The presentation will give an overview on the above-mentioned aspects: how the cyber-medical system concept appeared, what the trends are, how it is influencing our everyday’s life including education, research, medical industry and healthcare sector. In order to give concrete examples, individualized model-based applications are presented such as:

  • Artificial pancreas problem: Recent technological advances in diabetes treatment like Continuous Glucose Monitors (CGMs) for the subcutaneous measurement of glucose concentration and insulin pumps for the subcutaneous delivery of insulin allowed investigating the applicability of an external controller. In type 1 diabetes, where the disease can be characterized as a general clinical picture (e.g. complete pancreatic β-cell insufficiency) different individualized model-based (mostly model predictive control (MPC) based) solutions have been already formulated and even clinical trials appeared demonstrating its applicability. However, closing the loop needs the integration of individualized control methods and robust control algorithms in order to successfully reject hypoglycemic episodes. Moreover, the scientific community started to transpose the problem on type 2 diabetes as well, trying to cover the largest diabetic population with the artificial pancreas concept.

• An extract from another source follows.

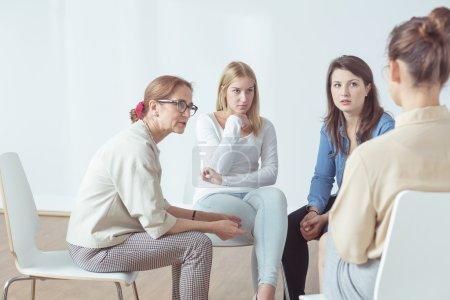 Photo pour Photo présentant la psychothérapie pour les personnes ayant des problèmes - image libre de droit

  • Tamed cancer concept: Beside general cancer therapies like chemotherapy, targeted molecular therapies appeared in order to focus on a given mechanism of the tumor growth stopping it in a more effective / individualized way. Antiangiogenic therapy is one targeted molecular therapy arose in the last decade which aims to stop tumor angiogenesis, i.e. formation of new blood vessels; hence, minimizing the tumor’s volume. However, the corresponding drugs are very expensive, and in high doses may have side effects; moreover, the currently used clinical protocols are determined empirically. Consequently, this problem can be seen as a double optimal control problem: on the one hand, the aim is to minimize the tumor’s volume by a model-based control algorithm, but it is also crucial to inject the corresponding inhibitor (drug) in an optimal way (minimizing costs). Due to the heterogeneous nature of the patients by a recently gained ERC StG grant of the European Union we try to develop a novel concept: taming cancer. Beside creating a more realistic tumor growth mathematical model, we would like to decrease the injection sampling time of inhibitors that combined with a robust control method can control the tumor volume artificially and in this taming it. As a result, it would be even possible living with the tumor in a controlled way.